Hi, I’m an old windows user who have played with linux* a few times, but never commited to it.
I want to dive deeper and I though about installing linux in a VM. Some basic questions:
- Is that a good idea? / Anything I should take into account?
- Is there any preferred VM manager for this? Windows comes with Hyper-V, but I remember reading about how Hyper-V is not ideal (I could be wrong).
- Do different distributions work better or worse on VMs?
- Are there any major differences when using linux in a VM compared to a bare metal installation?
And some not-so-basic ones:
- Is there any [dis]advantage to “Linux VM on Windows” VS “Windows VM on Linux”?
- If I start with “Linux VM on Windows”, would it be possible to swap them in the future? What I mean is:
- Virtualize the Windows installation so it can be run as a VM.
- Un-virtualize the Linux VM (with all its contents and configuration) and move it to bare metal.
- Run Windows VM on linux.
Notes:
- I did a quick search and, although I found multiple articles about the topic, the ones I’ve read just show one way to do it without comparing it to the alternatives.
- I’m aware of WSL(2), but I would like to be able to decouple from Windows in the future.
- EIDT: I tried dual booting in the past. The main problem is that I’m too lazy to reboot every time I want to try something in linux and I end up not using it.
Thanks!
* Mandatory linux = GNU/Linux
I’ll answer what I can in good conscience.
Is that a good idea?
If you keep in mind that it won’t 100 % behave like a “proper” installation when things go weird it’s fine.
Do different distributions work better or worse on VMs?
VirtualBox comes with some pre-made profile for some distributions but I’ve never been able to tell what those actually do, other than by default selecting virtual hardware that is supported.

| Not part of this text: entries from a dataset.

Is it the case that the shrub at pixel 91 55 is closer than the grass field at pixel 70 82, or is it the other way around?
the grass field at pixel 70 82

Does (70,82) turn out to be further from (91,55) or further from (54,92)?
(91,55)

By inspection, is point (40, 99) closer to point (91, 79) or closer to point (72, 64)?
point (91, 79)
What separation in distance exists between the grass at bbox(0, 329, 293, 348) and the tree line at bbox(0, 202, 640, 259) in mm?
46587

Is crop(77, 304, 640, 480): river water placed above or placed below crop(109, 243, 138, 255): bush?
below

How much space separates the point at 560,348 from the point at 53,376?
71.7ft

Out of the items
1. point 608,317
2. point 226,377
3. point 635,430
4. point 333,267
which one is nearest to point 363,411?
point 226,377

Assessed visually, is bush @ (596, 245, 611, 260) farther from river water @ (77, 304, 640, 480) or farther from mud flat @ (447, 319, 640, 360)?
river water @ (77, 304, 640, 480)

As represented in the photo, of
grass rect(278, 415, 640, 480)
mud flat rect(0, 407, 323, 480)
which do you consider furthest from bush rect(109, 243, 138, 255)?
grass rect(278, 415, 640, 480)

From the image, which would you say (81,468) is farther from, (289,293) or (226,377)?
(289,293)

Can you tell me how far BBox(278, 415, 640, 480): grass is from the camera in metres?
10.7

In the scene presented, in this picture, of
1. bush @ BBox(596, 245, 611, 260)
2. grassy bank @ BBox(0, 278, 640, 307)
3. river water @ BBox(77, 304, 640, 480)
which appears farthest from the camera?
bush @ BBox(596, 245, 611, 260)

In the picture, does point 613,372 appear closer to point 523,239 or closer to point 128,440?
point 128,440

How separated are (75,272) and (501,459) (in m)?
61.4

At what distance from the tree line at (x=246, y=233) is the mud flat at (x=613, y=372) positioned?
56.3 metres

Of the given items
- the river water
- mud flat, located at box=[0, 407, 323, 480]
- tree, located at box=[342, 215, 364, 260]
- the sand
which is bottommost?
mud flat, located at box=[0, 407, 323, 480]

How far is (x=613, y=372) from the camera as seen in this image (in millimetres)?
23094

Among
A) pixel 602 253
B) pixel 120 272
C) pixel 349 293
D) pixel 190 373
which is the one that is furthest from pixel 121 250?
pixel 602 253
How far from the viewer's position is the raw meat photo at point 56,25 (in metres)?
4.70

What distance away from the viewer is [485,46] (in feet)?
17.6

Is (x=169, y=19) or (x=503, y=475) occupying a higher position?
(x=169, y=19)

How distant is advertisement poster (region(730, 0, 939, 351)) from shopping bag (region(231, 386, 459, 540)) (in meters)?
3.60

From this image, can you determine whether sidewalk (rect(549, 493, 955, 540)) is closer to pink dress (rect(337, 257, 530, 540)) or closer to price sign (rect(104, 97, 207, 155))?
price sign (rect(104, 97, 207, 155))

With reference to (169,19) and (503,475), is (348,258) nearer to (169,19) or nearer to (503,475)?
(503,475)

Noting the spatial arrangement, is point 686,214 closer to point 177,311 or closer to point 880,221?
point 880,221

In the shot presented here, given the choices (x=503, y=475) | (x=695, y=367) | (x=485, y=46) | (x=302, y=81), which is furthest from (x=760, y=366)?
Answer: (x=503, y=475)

Are there any major differences when using linux in a VM compared to a bare metal installation?
VM “hardware” is well supported, but anything requiring proper hardware acceleration (of any kind) will either perform terribly or fall back to a software-based backend. I.e. desktop compositing or hardware video decoding may or may not work as well as a native installation. Video games likely won’t work in a usable way at all, unless it’s Solitaire. Also the hard disks are decoupled from the VM to the host system and you need to manually forward USB devices to the VM or the system might not be able to detect them.
Is there any [dis]advantage to “Linux VM on Windows” VS “Windows VM on Linux”?
That entirely depends on what you want to use both systems for. If you already have Windows installed then I’d like to suggest the following path:
- run some live USB to figure out whether your hardware is supported (graphics, sound, network, printers - especially the latter two)
- if so, install Linux in a VM first (install multiple desktops and try them out, because why not)
- figure out what programs are available that do the things that you usually do on Windows - keep in mind that just because
is written by GNOME/KDE/LXQT/… people that doesn’t mean that it won’t run perfectly fine on other desktops. Also: distributions may not ship all software, don’t forget to check Flatpak/Flathub if your distribution is missing some software.
- try them out in the VM to see if they meet your basic requirements
- install the Windows version of those programs on Windows
- over time, replace the Windows programs that you used to use for the ones that are also available on Linux
- if after a few months there are no non-Linux programs left: Congrats, back up your data and just use Linux
- otherwise: figure out whether the programs that you need will run well enough with Wine or in a Windows-VM
If it turns out that there’s just too much Windows-only software that you can’t part with then you can just delete the VM and that’s it. On the flip side you can find software that may just happen to be better than what you used previously. Also trying out various distributions is much, much easier this way - installing the tenth distribution on bare metal because you weren’t happy with the previous nine isn’t particularly fun.
Thank you very much for the in-depth answers. It makes a lot of sense
I’m happy to say that most of the problems won’t probably apply to me. I have a laptop with no dedicated GPU and I don’t play high end games, so I think there will be no problem with that.
Is that a good idea?
If you keep in mind that it won’t 100 % behave like a “proper” installation when things go weird it’s fine.
It’s probably impossible to list all the possible differences, but do you know what are the most common ones?
Thanks again!
It’s probably impossible to list all the possible differences, but do you know what are the most common ones?
The ones that I mentioned regarding direct hardware access of any sort.